FLAMENCO TOWERS are planned to be built along the riverside in Binjiang, with their 55 storeys reaching 220 m in height and the 4 storeys underground adding a further 12 m. The project will be carried out in two phases, which together will account for a built-up area of 125,000 m2. One of the initial towers is being developed into a hotel and spa covering 35,000 m2 and the other one will provide a mixture of residential apartments and offices covering 25,000 m2. The plaza which joins the two together will hold a shopping area of over 15,000 m2. The second phase will include four additional residential towers of varying heights covering an area over 48,000 m2, which will form a complex around the towers. The whole complex will be interconnected via the parking facilities and the shopping area.
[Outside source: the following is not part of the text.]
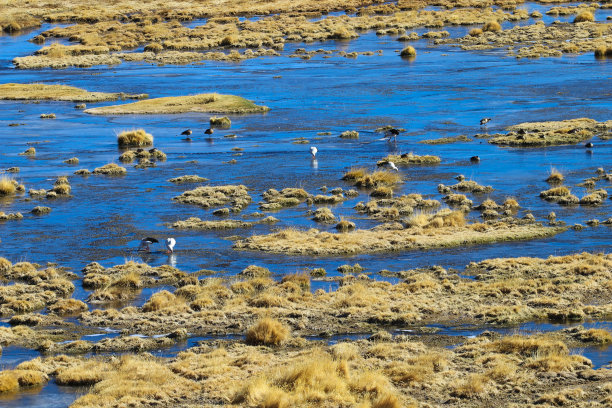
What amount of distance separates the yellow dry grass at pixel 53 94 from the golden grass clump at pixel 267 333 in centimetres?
4120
The final project is not completely etched in stone yet, however. This is where balloons come into the story along with a return to the human element in the shape of the Mayor of Hangzhou. Anxious to preserve its realm, the city’s government is thinking of preventing high buildings from being observed from the lake.  To do so, they have come up with the idea of raising balloons to the same height as the planned towers in the area where they are to be built. If a balloon is seen while a city official is rowing quite peacefully on the lake, then the building has to be a few storeys lower. If nothing is seen, the building can go ahead as planned. We are thus hoping for the city’s characteristic fog to appear, which usually reduces visibility to less than 200 m, so that any of the city’s fathers who happens to be rowing on the lake won’t see the balloon which symbolises FLAMENCO TOWERS. Let’s hope it has the flamenco spirit.